■ Vos consignes ■
Changez « garçons » en « jeunes garçons » puis réécrivez le passage du texte sur l'enseignement spécialisé, en commençant par « L’orientation dans l’enseignement » et en allant jusqu'à « vers l’enseignement spécialisé. ».

■ Texte à lire ■
:::::

De nombreuses associations de « première ligne » (maisons de quartier et/ou de la culture,  écoles de devoirs, AMO, maisons des jeunes, SAS,…) sont interpellées par le fait que de trop nombreux enfants issus de familles populaires sont orientés vers l’enseignement spécialisé alors qu’ils ne sont porteurs d’aucun handicap.

En 15 ans, le nombre d’élèves intégrés dans l’enseignement spécialisé y a augmenté tant au niveau fondamental (+24 %) qu’au niveau secondaire (+20 %). Les garçons y sont surreprésentés (par exemple, pour l’école primaire, ils sont 10 226 pour 5 938 filles).

En 2008 déjà, le chercheur Québécois Philippe Tremblay, dans ses recherches sur l’orientation des élèves en enseignement spécialisé de type 8, avait montré une forte corrélation entre cette orientation et le milieu socioéconomique des élèves. Les chiffres révélés par la Commission de pilotage du système éducatif confirment les faits.

Alors que la part de la population porteuse de handicaps reste stable, l’orientation en enseignement spécialisé n’a cessé de croître ces dernières années. L’enseignement de type 8 (troubles instrumentaux, dits aussi « troubles d’apprentissage ») a vu son effectif augmenter de 25,5% en 20 ans. L’enseignement de type 1 (élèves atteints d’arriération mentale légère) a, dans le même temps, augmenté sa population de 62,6%, tandis que les enseignements de type 2 (arriération mentale modérée et/ou sévère) et 3 (troubles caractériels) ont vu leur population augmenter respectivement de 37,1% et 33%.

L’orientation dans l’enseignement spécialisé de types 1, 2, 3 et 8 est fortement corrélée au niveau socioéconomique du quartier de résidence de l’élève. Dans les quartiers les plus modestes ce sont 4% des filles et 6,2% des garçons qui se retrouvent dans l’un de ces 4 types d’enseignements, alors qu’ils ne regroupent que 1% des filles et 1,5% des garçons des quartiers les plus favorisés. Le genre est un second facteur de discrimination : moitié plus de garçons que de filles sont orientés vers l’enseignement spécialisé.

Une proportion importante d’enfants n’entre dans l’enseignement spécialisé qu’à partir de l’âge de 9 ans. Principalement dans le type 8 avec, pour la grande majorité d’entre eux, un important retard scolaire. On constate ensuite que très peu d’élèves (8%) réintègrent l’enseignement primaire ordinaire ou secondaire ordinaire (13%). La majorité de ces derniers se retrouvera en premier degré différencié (anciennement la classe d’accueil). Une partie importante des élèves reste dans l’enseignement spécialisé secondaire (où le Type 8 n’existe pas). 80 % passeront dans l’enseignement de type 1 et 15% dans l’enseignement de Type 3. Par un « miracle » dont seule l’Ecole est capable, chaque année 450 élèves voient leurs difficultés d’apprentissage se transformer en « arriération mentale légère » ou seront subitement atteint de troubles comportementaux.

:::::

■ Données extraites ■
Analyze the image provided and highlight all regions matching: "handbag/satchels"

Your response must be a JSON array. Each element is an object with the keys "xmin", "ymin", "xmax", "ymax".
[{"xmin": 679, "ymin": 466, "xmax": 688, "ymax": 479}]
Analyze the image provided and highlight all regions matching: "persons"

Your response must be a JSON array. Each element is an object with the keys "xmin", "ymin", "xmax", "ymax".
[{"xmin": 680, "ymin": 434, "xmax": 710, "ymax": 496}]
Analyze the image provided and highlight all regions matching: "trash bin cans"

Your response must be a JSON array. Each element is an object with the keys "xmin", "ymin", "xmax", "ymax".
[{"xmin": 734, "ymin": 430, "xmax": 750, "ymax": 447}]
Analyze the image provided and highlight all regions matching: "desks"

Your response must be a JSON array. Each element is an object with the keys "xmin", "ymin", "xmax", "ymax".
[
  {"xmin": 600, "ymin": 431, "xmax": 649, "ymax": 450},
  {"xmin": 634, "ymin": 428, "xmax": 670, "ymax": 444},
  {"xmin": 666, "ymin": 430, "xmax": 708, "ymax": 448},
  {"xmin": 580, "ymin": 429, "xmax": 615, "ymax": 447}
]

:::::

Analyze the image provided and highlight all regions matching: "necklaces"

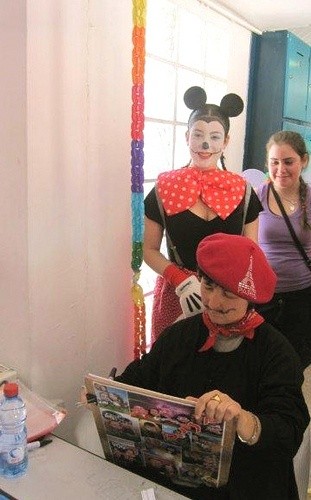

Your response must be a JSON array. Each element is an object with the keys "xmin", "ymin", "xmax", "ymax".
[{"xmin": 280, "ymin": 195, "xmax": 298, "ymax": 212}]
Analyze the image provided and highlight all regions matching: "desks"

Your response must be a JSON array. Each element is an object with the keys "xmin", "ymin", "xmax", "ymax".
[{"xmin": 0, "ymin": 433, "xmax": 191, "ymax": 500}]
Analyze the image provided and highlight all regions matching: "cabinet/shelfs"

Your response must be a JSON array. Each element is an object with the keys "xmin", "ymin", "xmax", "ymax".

:::::

■ Votre réponse ■
L’orientation dans l’enseignement spécialisé de types 1, 2, 3 et 8 est fortement corrélée au niveau socioéconomique du quartier de résidence de l’élève. Dans les quartiers les plus modestes ce sont 4% des filles et 6,2% des jeunes garçons qui se retrouvent dans l’un de ces 4 types d’enseignements, alors qu’ils ne regroupent que 1% des filles et 1,5% des jeunes garçons des quartiers les plus favorisés. Le genre est un second facteur de discrimination : moitié plus de jeunes garçons que de filles sont orientés vers l’enseignement spécialisé.